If you just talk about the machine code (or Assembly code), there isn't much information. Most modern compilers will produce similar output or the output won't be enough to see differences. One thing that may give indication is compiler optimization, which I am not experienced with and someone else should chime in. If you do have the entire ELF file though, and symbols are available, you may be able to draw conclusions based on what kinds of libraries are linked (for example, libgcc would be a giveaway) or the names of compiler specific functions. If the ELF contains debugging information you may even see things like "GCC: (Ubuntu/Linaro 4.6.3-1ubuntu5) 4.6.3". If you are dealing with C++ code the symbol name mangling can give it away.

However, as you asked yourself, I am curious why you need this information.

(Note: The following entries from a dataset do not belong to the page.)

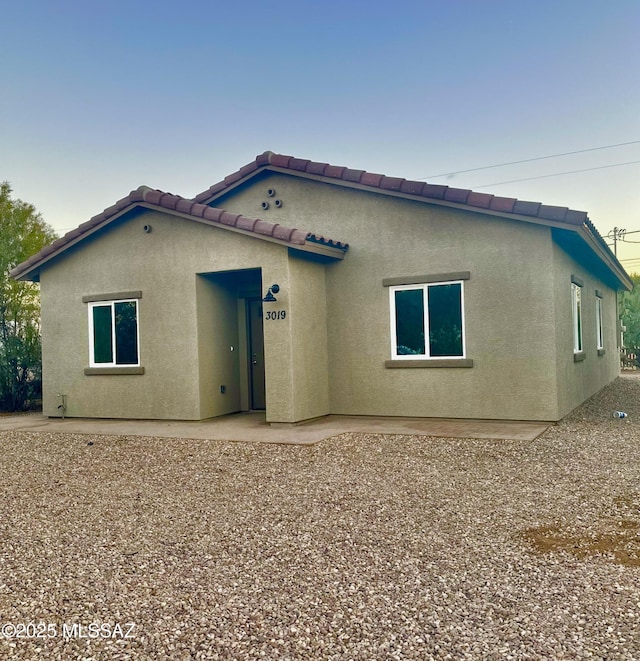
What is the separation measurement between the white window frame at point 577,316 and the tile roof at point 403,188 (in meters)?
3.20

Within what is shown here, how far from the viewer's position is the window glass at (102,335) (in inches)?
496

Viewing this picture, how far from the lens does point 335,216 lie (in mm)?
11914

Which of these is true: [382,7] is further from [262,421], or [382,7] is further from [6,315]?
[6,315]

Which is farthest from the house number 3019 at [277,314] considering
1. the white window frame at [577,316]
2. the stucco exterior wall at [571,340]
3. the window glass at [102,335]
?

I don't know how much help you will get by knowing the compiler that made it will do. I do more work with ARM and I know with that platform, there is a Application Binary Interface that compilers/assembly code must adhere to. This ABI gives information about how functions should be called, what registers should be used for what, and etc. I know for platforms without a strict ABI, operating systems often give information to developers about such topics. Regardless, compilers all should create compatible code so I don't know of any use for identifying the compiler that created the code.